--- THE TASK ---
Using the listing below, return each line exactly as it reads.

--- GIVEN RECORDS ---
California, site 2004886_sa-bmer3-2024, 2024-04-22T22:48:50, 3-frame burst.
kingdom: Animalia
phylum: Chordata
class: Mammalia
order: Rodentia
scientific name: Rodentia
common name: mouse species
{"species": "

--- TASK RESPONSE ---
California, site 2004886_sa-bmer3-2024, 2024-04-22T22:48:50, 3-frame burst.
kingdom: Animalia
phylum: Chordata
class: Mammalia
order: Rodentia
scientific name: Rodentia
common name: mouse species
{"species": "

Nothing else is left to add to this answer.